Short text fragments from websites
**********
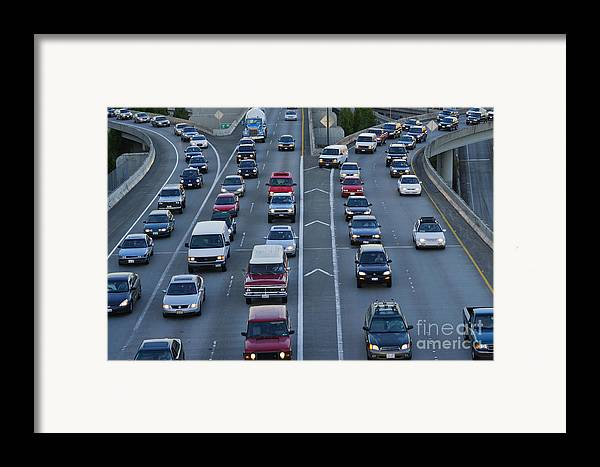 Cars Framed Print featuring the photograph Merging Traffic by Jeremy Woodhouse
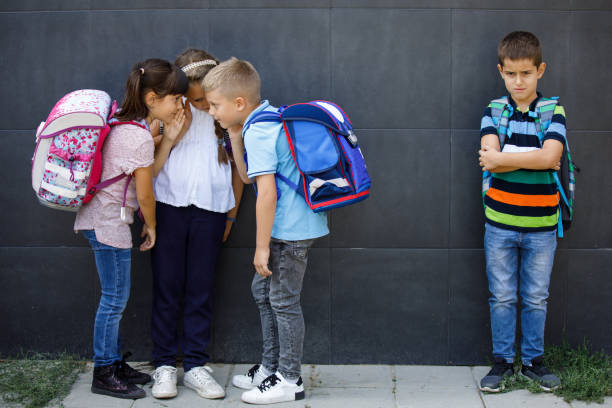 unhappy boy being gossiped about by school friends - disbarment stock pictures, royalty-free photos & images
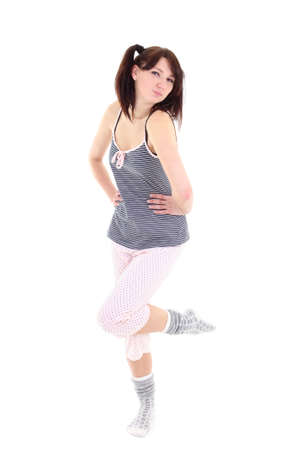 posing woman in pajamas over white, full length photo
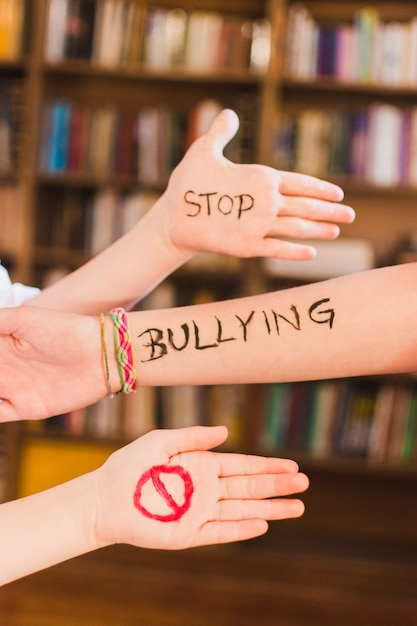 Stop bullying message on children's arms Free Photo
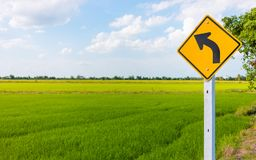 Yellow traffic sign on road with green nature rice field backgro stock images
**********
A word-for-word copy of the entries is needed, with no pictures in it.

[Exercise solution]
 Cars Framed Print featuring the photograph Merging Traffic by Jeremy Woodhouse
 unhappy boy being gossiped about by school friends - disbarment stock pictures, royalty-free photos & images
 posing woman in pajamas over white, full length photo
 Stop bullying message on children's arms Free Photo
 Yellow traffic sign on road with green nature rice field backgro stock images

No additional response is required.